Astolfo pensava che Angelica era la donna a cui aveva detto sì, con cui aveva generato due splendide stelline e nei momenti di logoramento e di stanca tanto gli bastava. Sapeva che sarebbe successo prima o poi con qualsiasi altra donna avesse scelto e che trovare ogni giorno la forza di dire ancora sì a sua moglie era molto più importante e determinante per la sua vita che guardarsi intorno per vedere se ci fosse qualcosa di meglio sul mercato (e per il desiderio padrone, c'è sempre qualcosa di meglio sul mercato...).

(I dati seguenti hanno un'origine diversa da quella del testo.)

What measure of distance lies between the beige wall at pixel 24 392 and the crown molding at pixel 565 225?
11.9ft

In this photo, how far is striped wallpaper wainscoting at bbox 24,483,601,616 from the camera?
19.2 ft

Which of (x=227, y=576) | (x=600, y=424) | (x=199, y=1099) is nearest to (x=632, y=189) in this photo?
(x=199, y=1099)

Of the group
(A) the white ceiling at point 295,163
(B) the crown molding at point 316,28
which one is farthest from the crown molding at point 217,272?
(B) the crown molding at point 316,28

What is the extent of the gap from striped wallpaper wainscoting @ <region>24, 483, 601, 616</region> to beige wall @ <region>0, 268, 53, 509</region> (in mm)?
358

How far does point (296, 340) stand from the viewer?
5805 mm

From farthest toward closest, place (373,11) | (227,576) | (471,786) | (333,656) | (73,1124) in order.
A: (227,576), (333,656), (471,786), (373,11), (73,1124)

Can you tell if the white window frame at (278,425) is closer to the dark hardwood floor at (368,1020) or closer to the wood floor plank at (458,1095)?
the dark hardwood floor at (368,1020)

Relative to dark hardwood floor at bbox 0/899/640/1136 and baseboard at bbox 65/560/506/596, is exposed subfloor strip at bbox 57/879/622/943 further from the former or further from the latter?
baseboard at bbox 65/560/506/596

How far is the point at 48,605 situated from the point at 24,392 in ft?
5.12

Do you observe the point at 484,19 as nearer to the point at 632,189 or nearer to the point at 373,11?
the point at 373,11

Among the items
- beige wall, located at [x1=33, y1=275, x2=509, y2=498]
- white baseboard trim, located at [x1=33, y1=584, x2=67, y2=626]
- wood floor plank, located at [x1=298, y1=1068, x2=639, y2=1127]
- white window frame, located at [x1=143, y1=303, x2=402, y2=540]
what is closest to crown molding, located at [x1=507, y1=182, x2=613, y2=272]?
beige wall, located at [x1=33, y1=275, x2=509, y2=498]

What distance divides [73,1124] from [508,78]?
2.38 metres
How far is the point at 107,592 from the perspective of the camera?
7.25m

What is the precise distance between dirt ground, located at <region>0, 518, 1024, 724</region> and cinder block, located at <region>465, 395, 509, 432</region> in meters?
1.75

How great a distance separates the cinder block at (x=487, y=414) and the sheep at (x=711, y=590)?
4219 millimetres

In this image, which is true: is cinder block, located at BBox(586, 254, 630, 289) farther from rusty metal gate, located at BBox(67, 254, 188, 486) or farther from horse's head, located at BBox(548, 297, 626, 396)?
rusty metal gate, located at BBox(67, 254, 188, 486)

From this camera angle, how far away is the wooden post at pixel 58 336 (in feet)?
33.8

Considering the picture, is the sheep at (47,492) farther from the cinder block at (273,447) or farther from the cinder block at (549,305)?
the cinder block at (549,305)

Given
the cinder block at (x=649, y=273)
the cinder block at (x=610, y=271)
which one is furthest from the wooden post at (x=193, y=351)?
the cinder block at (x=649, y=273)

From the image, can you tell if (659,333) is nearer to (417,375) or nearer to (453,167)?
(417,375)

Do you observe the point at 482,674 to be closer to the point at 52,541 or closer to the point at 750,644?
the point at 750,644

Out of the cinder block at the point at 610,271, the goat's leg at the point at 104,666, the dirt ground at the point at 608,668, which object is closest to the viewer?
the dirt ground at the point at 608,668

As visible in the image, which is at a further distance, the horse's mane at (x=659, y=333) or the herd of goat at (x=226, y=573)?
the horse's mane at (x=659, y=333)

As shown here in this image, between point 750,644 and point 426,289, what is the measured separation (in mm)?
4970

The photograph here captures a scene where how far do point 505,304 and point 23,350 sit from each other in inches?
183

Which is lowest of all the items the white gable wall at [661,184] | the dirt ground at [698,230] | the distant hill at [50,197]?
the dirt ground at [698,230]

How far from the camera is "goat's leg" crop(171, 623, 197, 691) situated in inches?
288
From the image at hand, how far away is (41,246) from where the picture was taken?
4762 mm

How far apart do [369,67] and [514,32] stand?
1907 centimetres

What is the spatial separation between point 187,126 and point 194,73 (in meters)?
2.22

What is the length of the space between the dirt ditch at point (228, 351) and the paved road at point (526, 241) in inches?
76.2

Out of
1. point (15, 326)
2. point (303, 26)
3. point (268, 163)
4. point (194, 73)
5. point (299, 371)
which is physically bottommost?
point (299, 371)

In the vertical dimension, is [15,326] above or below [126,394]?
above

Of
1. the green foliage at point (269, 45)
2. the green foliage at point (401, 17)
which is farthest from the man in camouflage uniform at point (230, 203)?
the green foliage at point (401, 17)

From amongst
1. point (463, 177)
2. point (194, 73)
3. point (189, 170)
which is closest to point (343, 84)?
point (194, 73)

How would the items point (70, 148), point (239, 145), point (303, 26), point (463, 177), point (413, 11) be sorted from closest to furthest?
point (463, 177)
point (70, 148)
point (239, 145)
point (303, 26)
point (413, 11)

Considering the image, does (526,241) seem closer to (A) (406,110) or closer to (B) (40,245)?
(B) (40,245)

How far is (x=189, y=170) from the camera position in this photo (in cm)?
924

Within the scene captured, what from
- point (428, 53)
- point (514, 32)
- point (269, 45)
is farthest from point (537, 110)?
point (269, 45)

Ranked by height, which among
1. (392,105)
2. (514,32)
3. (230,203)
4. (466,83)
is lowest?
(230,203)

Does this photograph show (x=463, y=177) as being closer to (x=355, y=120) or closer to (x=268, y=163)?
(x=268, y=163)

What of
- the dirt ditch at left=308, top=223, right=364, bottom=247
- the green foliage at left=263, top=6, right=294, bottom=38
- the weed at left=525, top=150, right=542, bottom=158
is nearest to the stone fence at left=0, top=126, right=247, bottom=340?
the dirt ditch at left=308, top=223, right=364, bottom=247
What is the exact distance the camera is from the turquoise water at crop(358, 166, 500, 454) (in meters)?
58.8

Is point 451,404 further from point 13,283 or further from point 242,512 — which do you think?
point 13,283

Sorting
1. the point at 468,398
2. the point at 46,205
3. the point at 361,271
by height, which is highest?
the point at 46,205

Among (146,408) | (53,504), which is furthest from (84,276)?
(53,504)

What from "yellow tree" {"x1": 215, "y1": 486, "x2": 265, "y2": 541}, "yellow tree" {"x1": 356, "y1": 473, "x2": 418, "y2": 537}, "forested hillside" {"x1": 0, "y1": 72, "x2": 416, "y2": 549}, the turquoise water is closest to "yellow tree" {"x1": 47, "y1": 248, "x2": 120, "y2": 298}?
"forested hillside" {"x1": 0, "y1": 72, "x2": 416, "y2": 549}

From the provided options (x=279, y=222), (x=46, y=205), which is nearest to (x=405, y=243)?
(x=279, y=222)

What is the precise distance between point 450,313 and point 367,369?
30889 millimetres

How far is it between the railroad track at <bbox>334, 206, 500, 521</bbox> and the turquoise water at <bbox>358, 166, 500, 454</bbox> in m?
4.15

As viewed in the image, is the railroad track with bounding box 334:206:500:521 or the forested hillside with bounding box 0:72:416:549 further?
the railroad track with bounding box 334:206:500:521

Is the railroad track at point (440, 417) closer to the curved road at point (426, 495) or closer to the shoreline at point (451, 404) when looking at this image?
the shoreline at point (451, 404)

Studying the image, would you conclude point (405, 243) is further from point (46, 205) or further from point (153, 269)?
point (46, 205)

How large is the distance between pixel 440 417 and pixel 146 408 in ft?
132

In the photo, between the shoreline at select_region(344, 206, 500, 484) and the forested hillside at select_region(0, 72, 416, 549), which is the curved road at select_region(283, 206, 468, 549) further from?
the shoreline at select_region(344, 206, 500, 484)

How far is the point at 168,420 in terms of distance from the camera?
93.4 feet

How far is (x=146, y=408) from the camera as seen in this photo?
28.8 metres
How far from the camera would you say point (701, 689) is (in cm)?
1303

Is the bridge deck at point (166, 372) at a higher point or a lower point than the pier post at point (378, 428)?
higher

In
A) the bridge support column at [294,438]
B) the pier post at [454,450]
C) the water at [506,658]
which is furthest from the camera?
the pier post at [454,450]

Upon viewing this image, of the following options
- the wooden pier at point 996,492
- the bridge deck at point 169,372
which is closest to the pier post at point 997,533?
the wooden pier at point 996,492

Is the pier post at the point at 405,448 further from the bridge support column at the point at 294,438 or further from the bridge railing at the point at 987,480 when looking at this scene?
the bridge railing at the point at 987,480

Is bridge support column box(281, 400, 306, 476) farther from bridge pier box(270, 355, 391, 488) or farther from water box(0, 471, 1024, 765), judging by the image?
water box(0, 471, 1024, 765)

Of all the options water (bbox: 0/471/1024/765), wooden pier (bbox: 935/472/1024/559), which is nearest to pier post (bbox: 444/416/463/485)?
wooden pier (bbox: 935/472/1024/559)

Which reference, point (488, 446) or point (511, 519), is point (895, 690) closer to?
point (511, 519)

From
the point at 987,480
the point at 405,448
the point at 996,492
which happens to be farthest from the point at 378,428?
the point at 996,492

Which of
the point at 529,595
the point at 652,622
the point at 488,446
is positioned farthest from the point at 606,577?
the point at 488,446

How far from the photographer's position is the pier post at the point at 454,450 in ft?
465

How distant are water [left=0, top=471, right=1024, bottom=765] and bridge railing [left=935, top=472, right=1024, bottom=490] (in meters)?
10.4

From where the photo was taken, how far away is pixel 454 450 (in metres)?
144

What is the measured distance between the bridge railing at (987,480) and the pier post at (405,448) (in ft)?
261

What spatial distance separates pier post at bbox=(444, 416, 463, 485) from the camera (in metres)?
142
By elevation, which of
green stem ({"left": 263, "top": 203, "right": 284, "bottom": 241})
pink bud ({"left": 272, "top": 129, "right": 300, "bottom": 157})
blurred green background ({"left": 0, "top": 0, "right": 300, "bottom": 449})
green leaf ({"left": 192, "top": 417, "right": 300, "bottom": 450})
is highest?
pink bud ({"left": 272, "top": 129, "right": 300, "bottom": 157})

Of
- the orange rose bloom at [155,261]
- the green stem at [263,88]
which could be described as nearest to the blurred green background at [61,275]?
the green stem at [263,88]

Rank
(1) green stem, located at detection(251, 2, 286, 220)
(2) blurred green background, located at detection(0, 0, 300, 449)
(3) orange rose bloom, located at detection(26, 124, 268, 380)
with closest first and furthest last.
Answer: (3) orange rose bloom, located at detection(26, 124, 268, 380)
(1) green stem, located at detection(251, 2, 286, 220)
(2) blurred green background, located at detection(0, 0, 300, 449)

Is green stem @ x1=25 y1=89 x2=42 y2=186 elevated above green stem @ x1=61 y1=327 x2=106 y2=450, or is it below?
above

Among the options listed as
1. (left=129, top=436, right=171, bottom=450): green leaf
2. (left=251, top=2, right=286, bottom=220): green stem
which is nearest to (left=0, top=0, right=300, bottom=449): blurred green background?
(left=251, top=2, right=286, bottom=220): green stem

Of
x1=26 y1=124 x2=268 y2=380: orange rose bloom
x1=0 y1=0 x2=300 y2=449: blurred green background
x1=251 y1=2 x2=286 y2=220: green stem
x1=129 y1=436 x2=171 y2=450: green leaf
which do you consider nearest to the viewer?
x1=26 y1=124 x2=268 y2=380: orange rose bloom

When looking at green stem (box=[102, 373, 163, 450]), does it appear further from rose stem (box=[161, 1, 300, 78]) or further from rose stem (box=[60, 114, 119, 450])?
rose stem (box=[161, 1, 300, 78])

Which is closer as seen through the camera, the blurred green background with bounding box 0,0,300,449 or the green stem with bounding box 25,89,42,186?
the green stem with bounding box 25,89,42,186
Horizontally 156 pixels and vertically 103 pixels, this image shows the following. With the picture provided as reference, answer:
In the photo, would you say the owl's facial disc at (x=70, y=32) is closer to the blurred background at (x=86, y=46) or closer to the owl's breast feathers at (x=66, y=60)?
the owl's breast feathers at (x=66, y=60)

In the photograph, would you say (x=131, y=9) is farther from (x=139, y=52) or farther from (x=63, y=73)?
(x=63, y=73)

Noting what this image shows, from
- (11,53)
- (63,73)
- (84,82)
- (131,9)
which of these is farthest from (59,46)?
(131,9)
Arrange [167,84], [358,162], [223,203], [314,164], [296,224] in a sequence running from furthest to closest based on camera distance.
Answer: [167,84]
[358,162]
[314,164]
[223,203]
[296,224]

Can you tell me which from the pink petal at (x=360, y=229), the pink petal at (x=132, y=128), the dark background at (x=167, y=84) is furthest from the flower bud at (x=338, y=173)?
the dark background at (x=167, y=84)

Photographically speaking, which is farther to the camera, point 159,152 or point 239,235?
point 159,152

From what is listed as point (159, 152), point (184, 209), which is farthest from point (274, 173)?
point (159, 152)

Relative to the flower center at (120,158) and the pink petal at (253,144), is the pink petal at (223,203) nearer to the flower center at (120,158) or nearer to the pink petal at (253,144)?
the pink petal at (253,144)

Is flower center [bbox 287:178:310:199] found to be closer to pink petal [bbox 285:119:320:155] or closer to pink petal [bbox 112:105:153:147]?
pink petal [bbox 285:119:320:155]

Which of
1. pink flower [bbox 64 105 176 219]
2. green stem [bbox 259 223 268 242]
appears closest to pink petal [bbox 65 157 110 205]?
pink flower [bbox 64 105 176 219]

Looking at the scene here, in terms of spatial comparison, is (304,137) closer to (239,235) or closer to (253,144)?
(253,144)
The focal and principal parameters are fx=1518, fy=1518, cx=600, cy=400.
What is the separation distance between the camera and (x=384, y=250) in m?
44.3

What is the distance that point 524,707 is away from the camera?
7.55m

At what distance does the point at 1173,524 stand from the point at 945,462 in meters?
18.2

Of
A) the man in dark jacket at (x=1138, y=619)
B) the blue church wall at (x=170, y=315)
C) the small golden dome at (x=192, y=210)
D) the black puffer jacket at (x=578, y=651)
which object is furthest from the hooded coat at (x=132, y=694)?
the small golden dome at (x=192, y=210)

Meglio: Astolfo lo sapeva a mente, ma nel suo cuore non era sempre tutto così netto. Mancava in certi momenti il coraggio del sì, del cuore. Per ragioni di vita trascorsa Astolfo non riusciva sempre a lasciarsi andare, ad affidarsi completamente, era umano di limiti anche in questo.
Ma aveva con tempo e fatica sviluppato la coscienza dell'amore (o di qualcosa che gli si avvicini) come prima di tutto di una accettazione dell'altro così come è, fino a dove è possibile. Che ne vale la pena.
C'erano tante cose di Angelica che gli davano fastidio ma capiva che prima di tutto doveva prenderla così com'era, poi nel lavoro paziente e quotidiano sarebbe venuto il resto (e molto per lui era già arrivato).
C'era stato un giorno, qualche anno prima, in cui Angelica si era rifiutata di fare l'amore con lui. Da quel giorno in poi smise del tutto e non fecero più l'amore. Astolfo ne rimase ferito. Giusto o sbagliato, non insistette nel cercare le cause o nel fare tante domande. Aspettava con pazienza che un giorno Angelica glielo avrebbe spiegato. Ma nel frattempo sentiva che, in attesa di un chiarimento, doveva accettare questa scelta di sua moglie. Così, per fede, ma quanto cieca?
Era per abitudine a una vita già stabilita, per poco coraggio di cambiare, oppure quanto lo teneva a lei e alla sua famiglia era qualcosa di profondo, di determinante, di progressivo? Era una consapevolezza da sviluppare ogni giorno, ma quale forza ed esperienza poteva aiutarlo a fare questo?
Nel momento della crisi Astolfo lottava con la disillusione, il dolore, il disorientamento.